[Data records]
★ ★ ★ ★
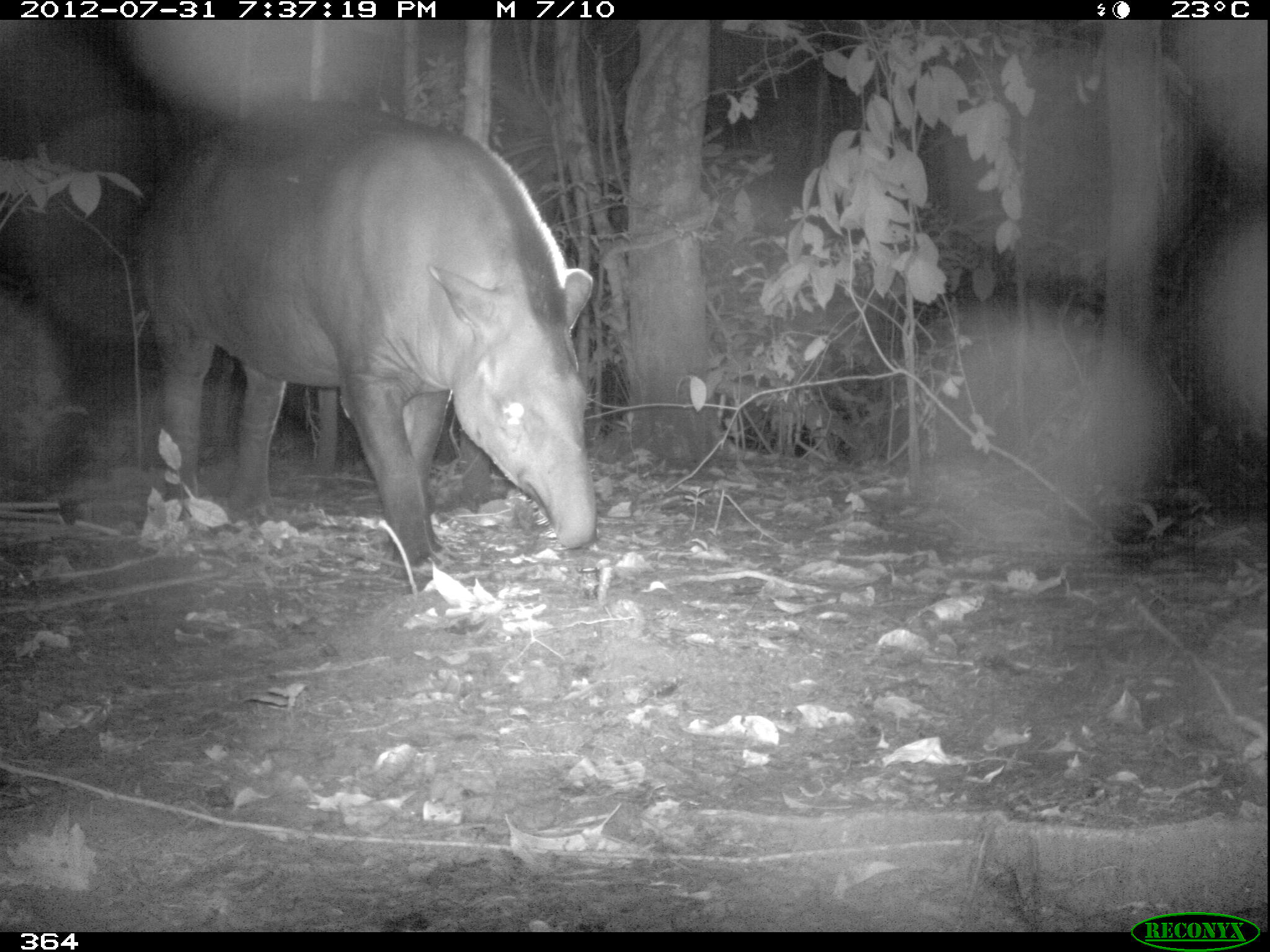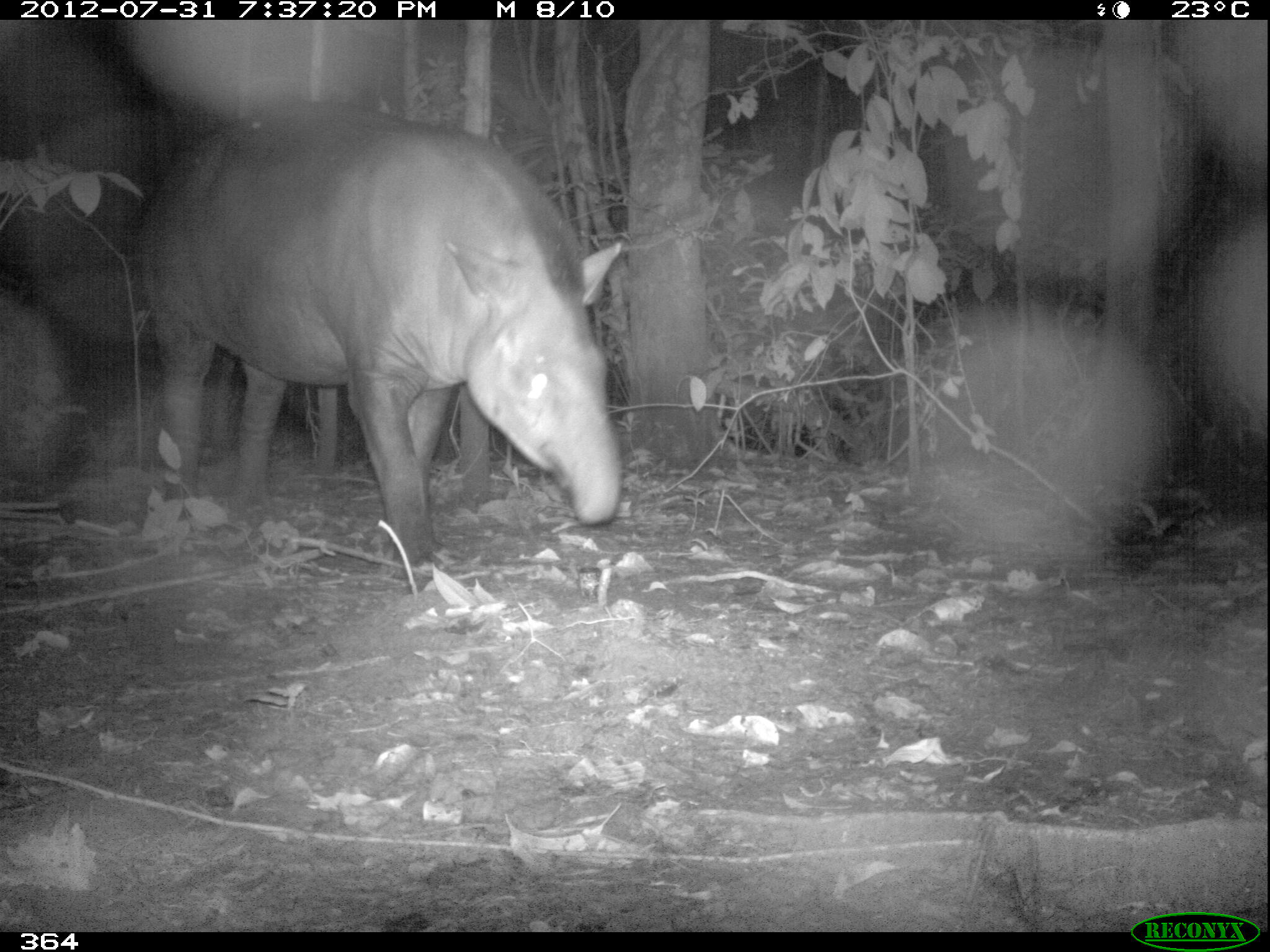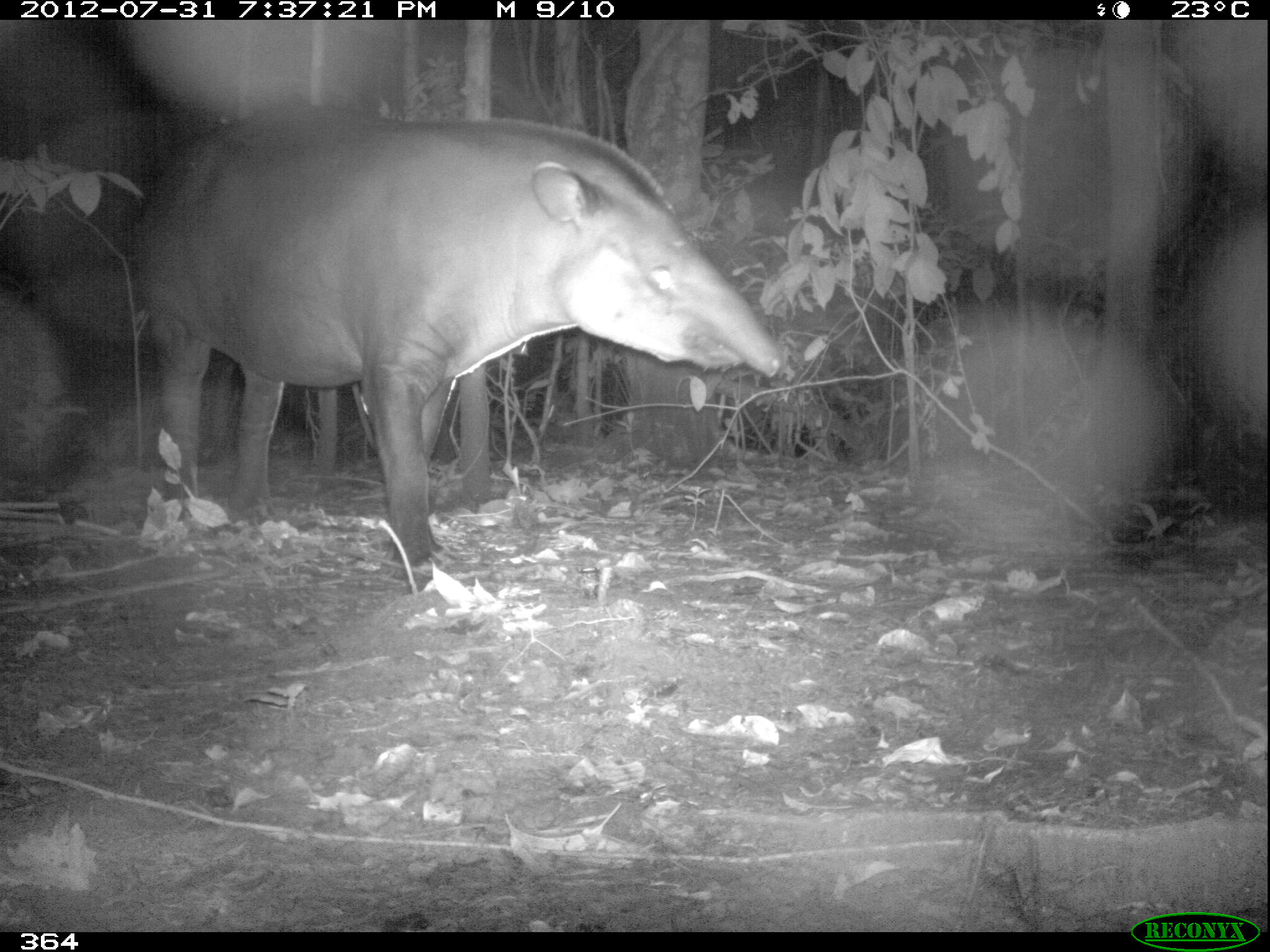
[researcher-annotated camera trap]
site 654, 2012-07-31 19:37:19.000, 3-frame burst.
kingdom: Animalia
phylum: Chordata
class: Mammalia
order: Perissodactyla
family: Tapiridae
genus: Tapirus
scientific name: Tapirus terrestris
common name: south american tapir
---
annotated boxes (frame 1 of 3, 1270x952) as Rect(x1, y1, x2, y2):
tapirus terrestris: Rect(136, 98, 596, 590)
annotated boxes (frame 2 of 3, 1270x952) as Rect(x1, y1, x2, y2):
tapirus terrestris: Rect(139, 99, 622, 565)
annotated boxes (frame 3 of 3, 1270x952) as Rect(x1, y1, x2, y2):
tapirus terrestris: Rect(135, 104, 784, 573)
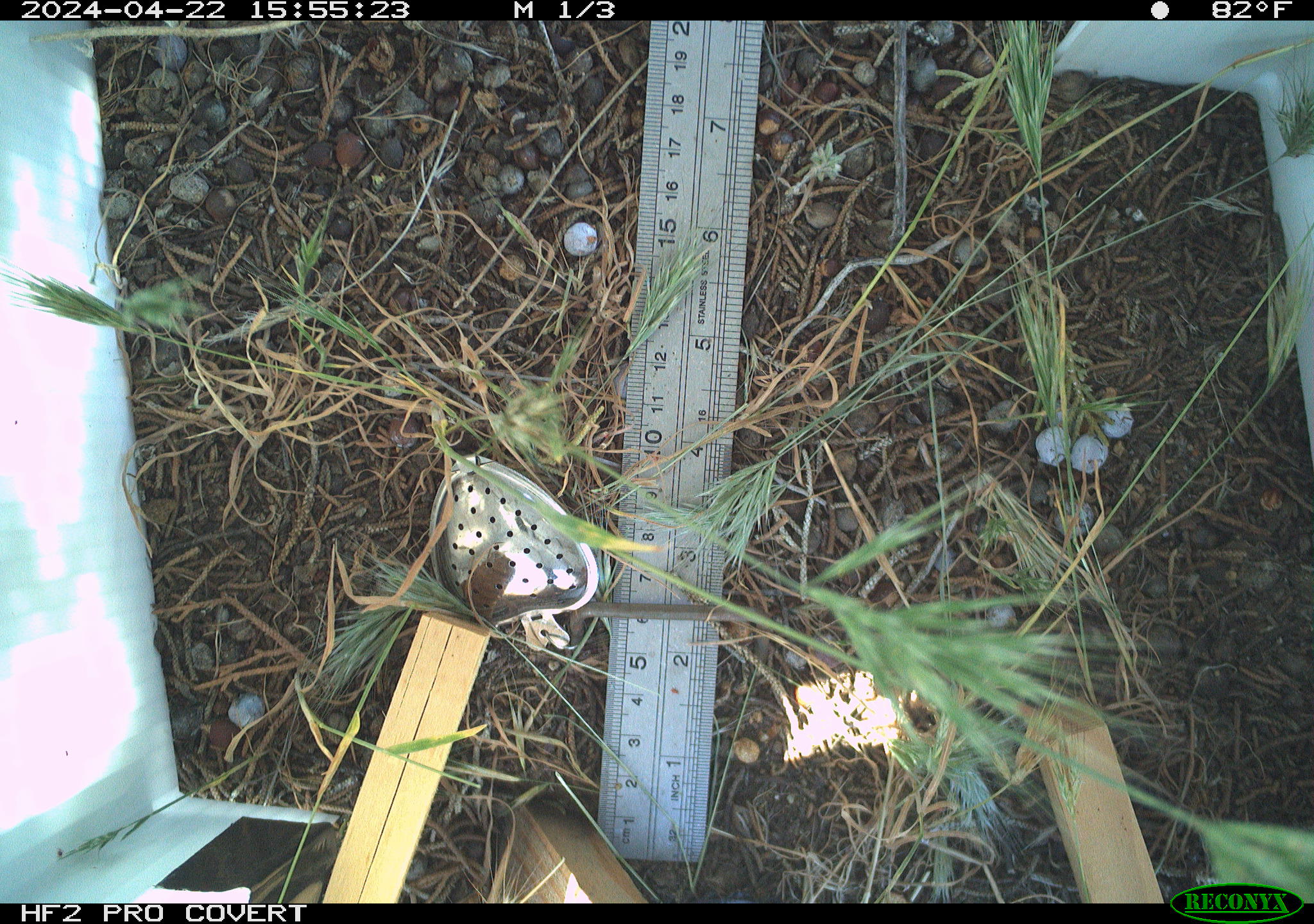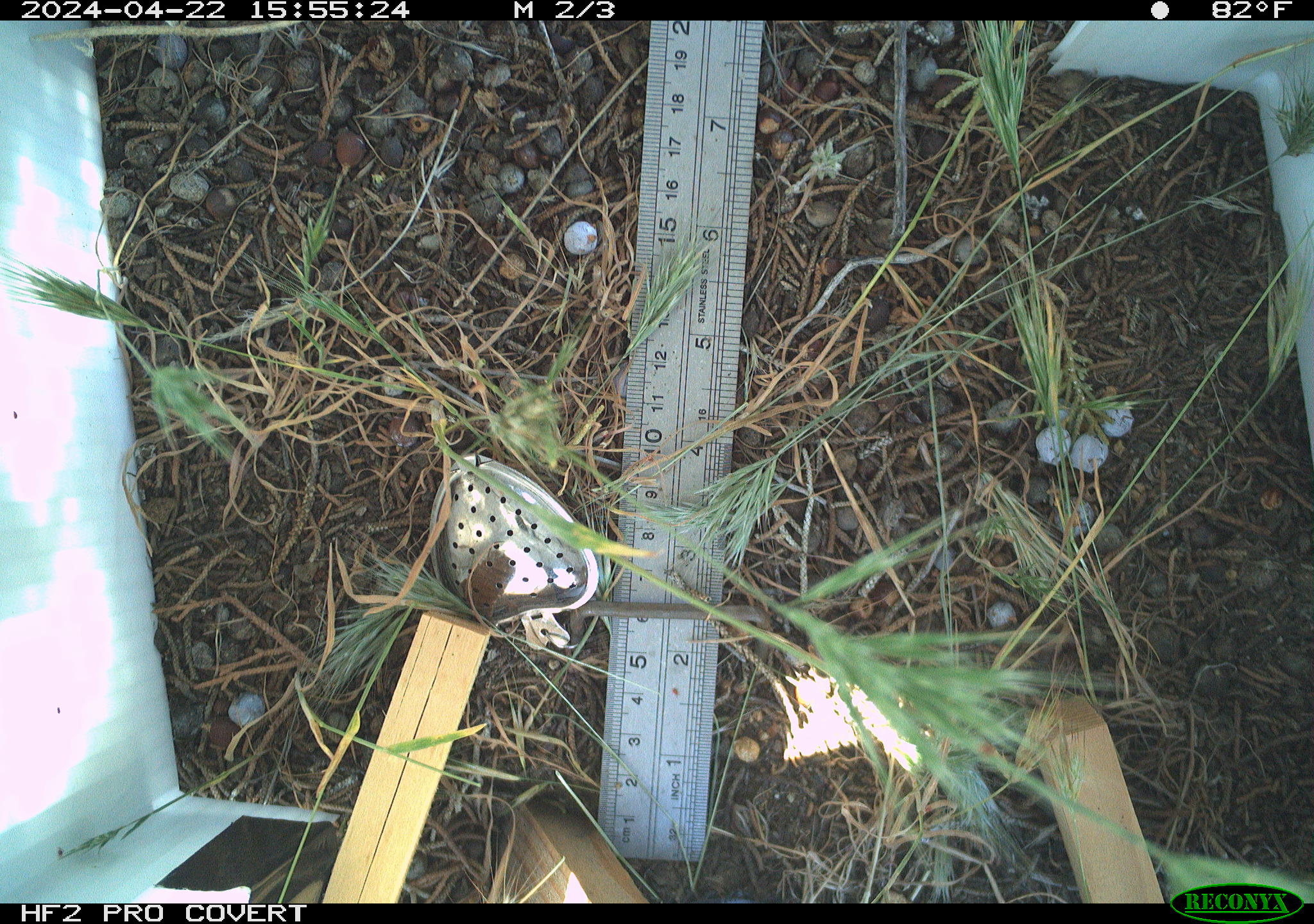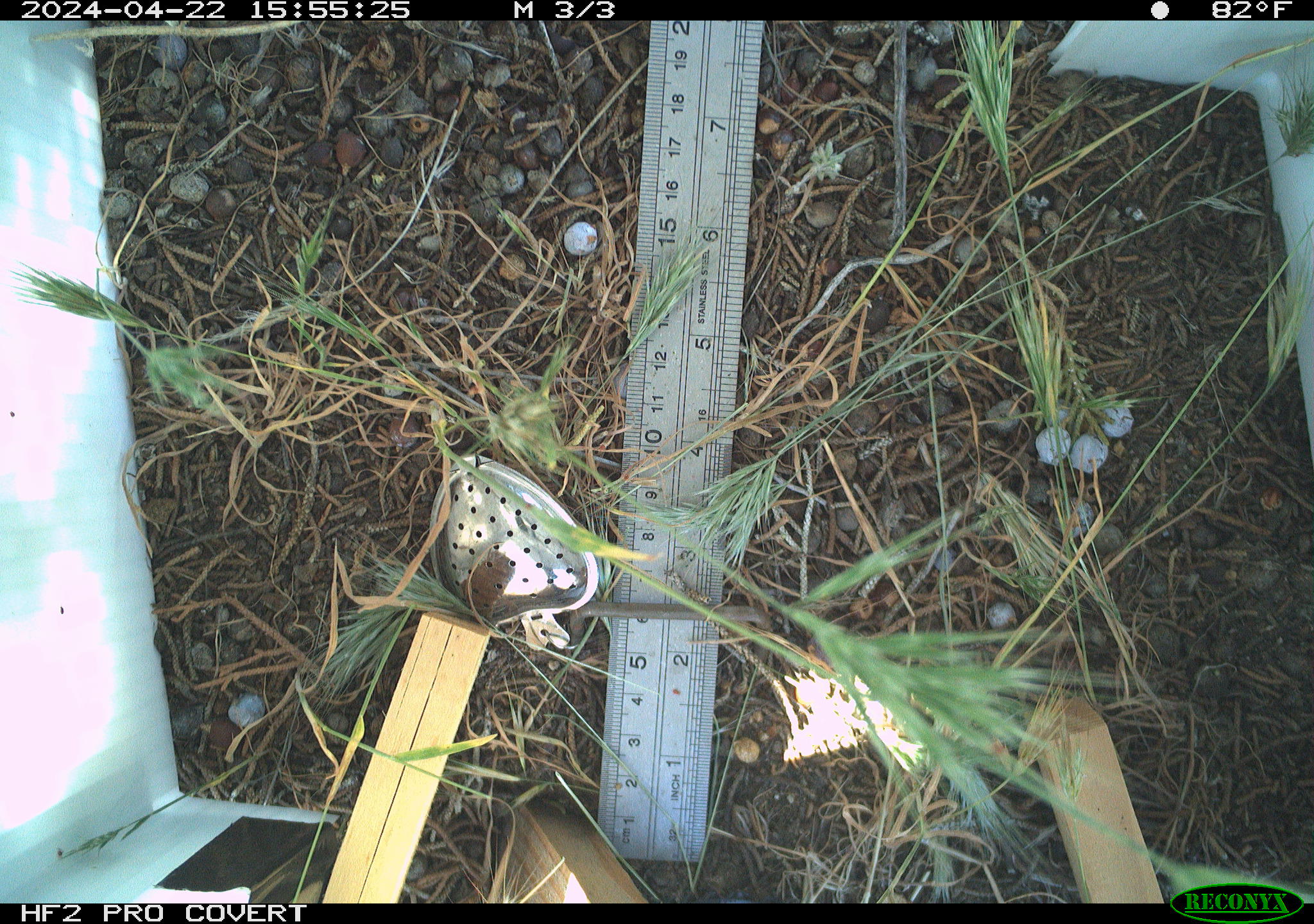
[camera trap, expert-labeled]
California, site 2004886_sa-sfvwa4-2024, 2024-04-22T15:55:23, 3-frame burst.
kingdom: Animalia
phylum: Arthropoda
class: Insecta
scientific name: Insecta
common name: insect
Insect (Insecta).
★ ★ ★ ★
Retype the data above exactly, dropping every picture.

**EXPECTED OUTPUT**.
[researcher-annotated camera trap]
site 654, 2012-07-31 19:37:19.000, 3-frame burst.
kingdom: Animalia
phylum: Chordata
class: Mammalia
order: Perissodactyla
family: Tapiridae
genus: Tapirus
scientific name: Tapirus terrestris
common name: south american tapir
---
annotated boxes (frame 1 of 3, 1270x952) as Rect(x1, y1, x2, y2):
tapirus terrestris: Rect(136, 98, 596, 590)
annotated boxes (frame 2 of 3, 1270x952) as Rect(x1, y1, x2, y2):
tapirus terrestris: Rect(139, 99, 622, 565)
annotated boxes (frame 3 of 3, 1270x952) as Rect(x1, y1, x2, y2):
tapirus terrestris: Rect(135, 104, 784, 573)
[camera trap, expert-labeled]
California, site 2004886_sa-sfvwa4-2024, 2024-04-22T15:55:23, 3-frame burst.
kingdom: Animalia
phylum: Arthropoda
class: Insecta
scientific name: Insecta
common name: insect
Insect (Insecta).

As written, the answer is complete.